GIVEN TASK: Rewrite the records below with "the viewer" replaced by "the camera" and everything else kept the same. Omit the pictures from your version.

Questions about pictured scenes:
= = =

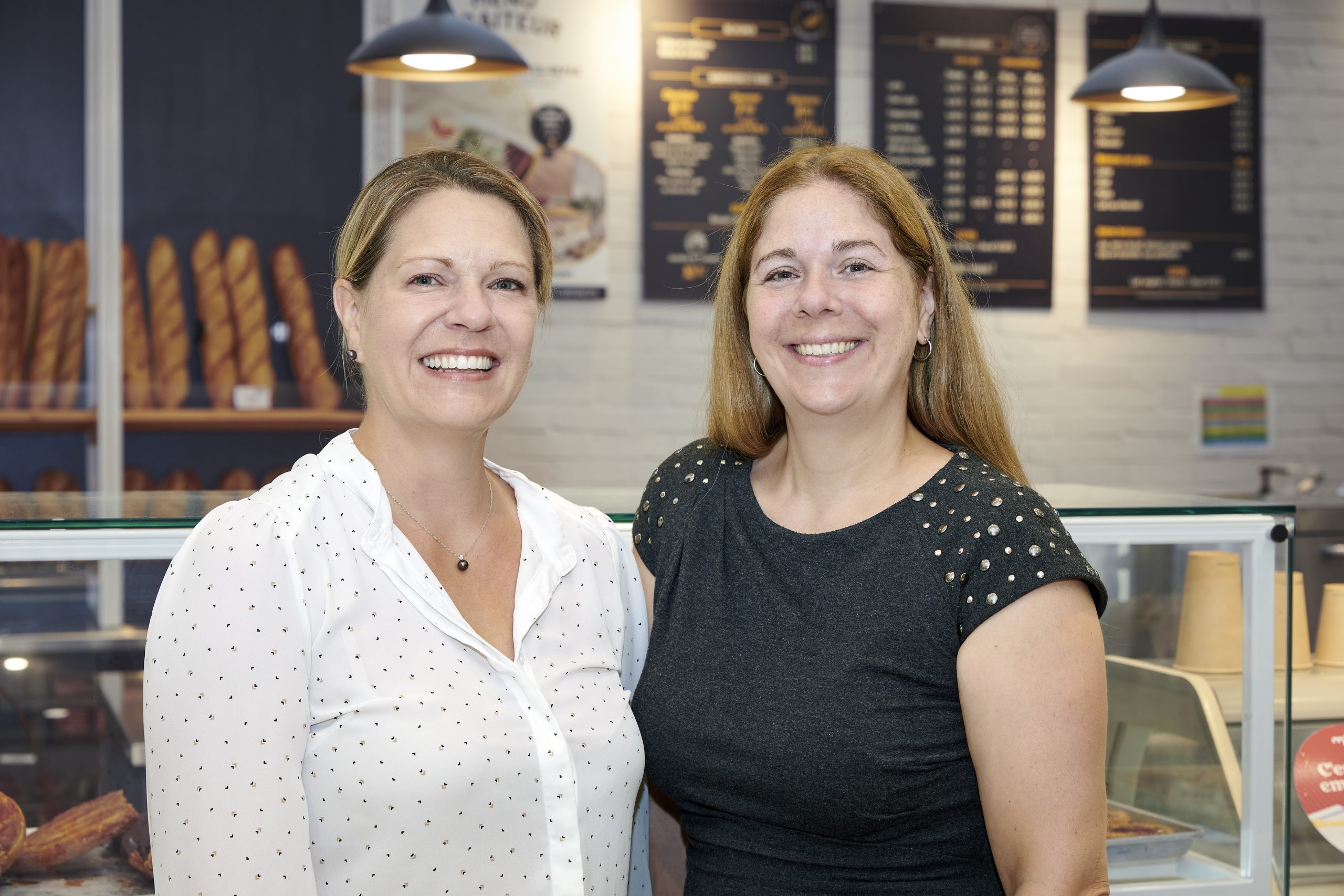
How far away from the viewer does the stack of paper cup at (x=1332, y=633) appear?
6.01 ft

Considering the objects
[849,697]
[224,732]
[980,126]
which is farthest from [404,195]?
[980,126]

= = =

EXPECTED OUTPUT:
How far away from the camera does the stack of paper cup at (x=1332, y=633) appear?
6.01 ft

Considering the objects
[849,697]
[224,732]
[980,126]
which is farthest from [404,195]?
[980,126]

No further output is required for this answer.